Ma l’esperienza di altri Paesi dice che oltre ai contro ci sono anche dei pro. In Francia, spiega la Deloitte Consulting, «i privati che stipulano una polizza incendio obbligatoriamente devono sottoscrivere una clausola di garanzia contro le catastrofi naturali». Premio fisso: il 12% del contratto base. E se arriva una catastrofe troppo grave per un’assicurazione privata? Subentra la Caisse Centrale de Reinsurance (CCR), pubblica. Per capirci: non sono le assicurazioni a scegliersi il cliente (tu sì, tu no, a seconda dei rischi e di quanto paga il cittadino) e lo Stato «fornisce garanzia illimitata».
Insomma, dice il Cineas, il Consorzio universitario del Politecnico di Milano che promuove la cultura del rischio, «un sistema ibrido: da una parte si rinvia al meccanismo classico dell’assicurazione, per cui i risarcimenti vengono erogati direttamente dalle compagnie; dall’altra è lo Stato che interviene in maniera significativa stabilendo l’obbligatorietà dell’assicurazione, la definizione di un premio unico per tutti gli assicurati e una specifica garanzia». E qui viene l’aspetto più interessante.
Nel 1995 il governo francese ha imposto agli enti locali l’obbligo di darsi dei «Piani di prevenzione del rischio naturale». E dal 1997 «le compagnie assicurative possono rifiutare la speciale copertura ai beni situati in aree definite ad alto rischio, nel caso gli insediamenti risalgano a epoca successiva all’approvazione dei Piani». Più semplice: chi «dopo» quei piani di prevenzione che lo hanno messo in guardia ha costruito senza rispettare le regole non può assicurarsi. Quindi se la sua casa fuorilegge casca, affari suoi. L’assicuratore non paga e lo Stato non mette un quattrino. È un sopruso? Difficile da sostenere.

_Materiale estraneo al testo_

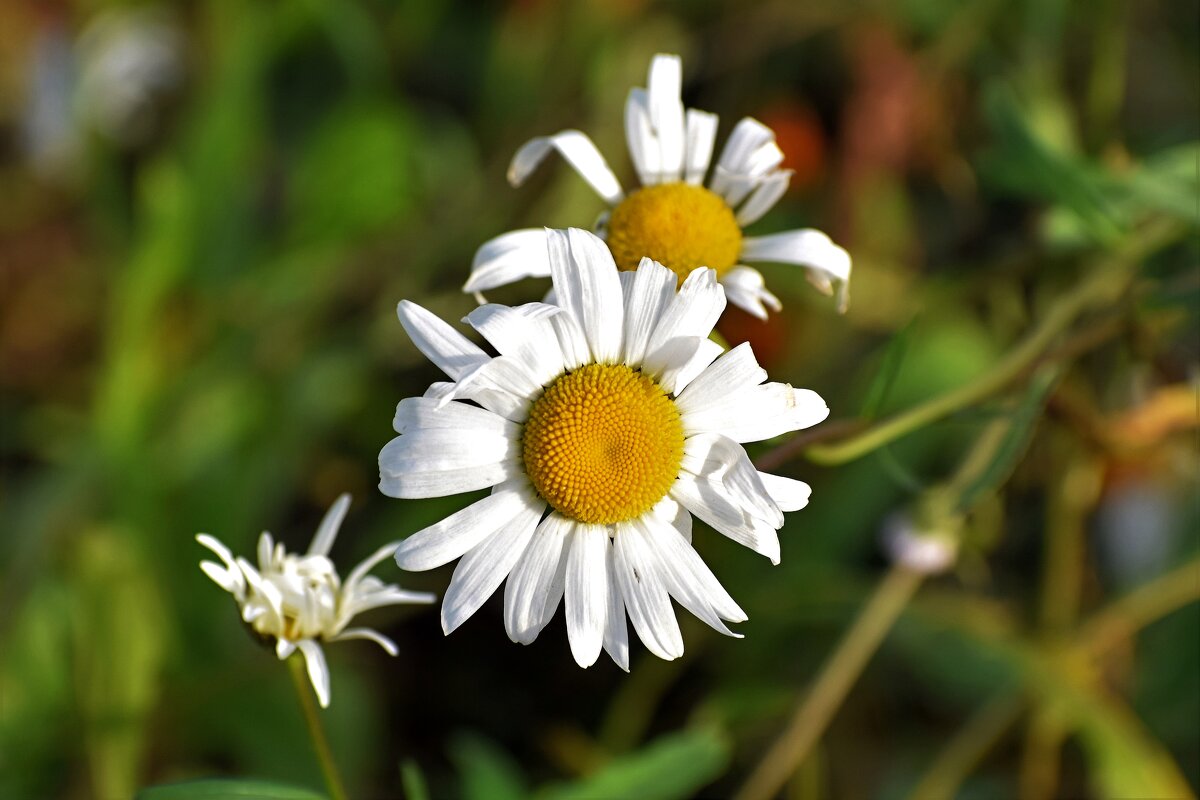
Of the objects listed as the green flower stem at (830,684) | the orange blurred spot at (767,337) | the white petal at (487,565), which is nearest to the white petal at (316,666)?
the white petal at (487,565)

Anche in Spagna, grosso modo, va così. E «l’obbligatorietà di questa copertura assicurativa è presente fin dall’epoca della guerra civile». E così altrove. Negli Stati Uniti, dove «i premi per catastrofe naturale vengono stabiliti secondo le normali regole del mercato assicurativo» com’è ovvio date le tradizioni, «il programma sulle inondazioni garantisce ai cittadini delle aree a maggior rischio l’accesso a condizioni di favore (fino al 45% di sconto sulla polizza), purché il governo locale abbia aderito agli standard indicati dal programma di prevenzione».
In sintesi: dove le cose sono fatte bene lo Stato usa questo sistema per imporre alle assicurazioni (vuoi entrare nel business? Accetti, a patti chiari, anche i clienti a rischio) e agli enti locali un sistema di regole. Sistema che innesca una spirale virtuosa spingendo i cittadini, gli amministratori e le compagnie a studiare meglio il territorio, prendere atto dei pericoli sismici o idrogeologici, fissare norme precise e rispettarle risanando via via ciò che può essere risanato. Insomma: fermi restando i doveri dello Stato nei soccorsi e nel ripristino delle opere di tutti, privati e enti locali sono chiamati ad assumersi più responsabilità. Un’indagine del Cineas afferma che gli italiani non sono contrari a priori: «Il 54% si dichiara propenso a sottoscrivere una polizza contro i rischi da calamità naturali per assicurare l’abitazione. Tale percentuale, se lo Stato si facesse carico di prevedere una defiscalizzazione dell’importo, crescerebbe fino al 72%».
Certo, non è un percorso facile. E il progetto governativo, con l’assicurazione «su base volontaria» non convince. «Non risolverebbe nulla», polemizza il presidente del Cineas Adolfo Bertani, «anzi, metterebbe le compagnie assicuratrici nella condizione di prendersi i rischi migliori, scegliendo chi e come assicurare e incrinando il basilare “principio di mutualità” delle assicurazioni».
«Le aree a elevato rischio sismico sono il 50% del territorio nazionale e il 38% dei Comuni; quelle a elevata criticità idrogeologica il 10% del territorio e l’82% dei Comuni. Nelle prime risiedono 24 milioni e 147 mila persone, nelle seconde 5 milioni e 772 mila persone; 6 milioni e 267 mila edifici risiedono in area sismica, 1 milione e 259 mila in area a rischio idrogeologico», scrive al Parlamento il presidente nazionale degli architetti Leopoldo Freyrie.
E spiega che «è perciò evidente che, come peraltro ammesso da Ania nella trasmissione Skytg24 Economia, nessuna compagnia di assicurazione stipulerà una polizza su un edificio in zona sismica che non sia stato edificato secondo i criteri di legge. Il risultato sarà che coloro che hanno a subire gli effetti devastanti di un terremoto non potranno assicurarsi e tanto meno i più poveri, che abitano in case che hanno avuto minor manutenzione e nelle zone più depresse del Paese, che sono proprio quelle più esposte al rischio sismico e idrogeologico». Servono le pinze.
E si torna sempre lì: allora è lo Stato che deve farsi carico di tutto? Anche se, come è sotto gli occhi di tutti, non ce la fa? La soluzione è il buon senso. Da una parte, come sostiene Lorenzo Pallesi già presidente dell’Ina, «bisogna evitare che i cittadini vivano quest’obbligo come una ulteriore forma di tassazione» cominciando con l’abolire o almeno ridurre l’imposta sui premi assicurativi del ramo incendio ed eventi catastrofali «attualmente del 22,25%: una delle più alte d’Europa». Poi consentendo ai cittadini di scaricare la polizza dalle tasse. E ripetendo, suggerisce Ermete Realacci, l’esperimento delle energie alternative con incentivi che incoraggino le famiglie a mettere in sicurezza la loro casa. E tante altre cose ancora, come appunto il sistema francese, da definire. Ma un punto deve essere chiaro a tutti: le distribuzioni di pubblico denaro di una volta, visti i conti, sono diventate impossibili.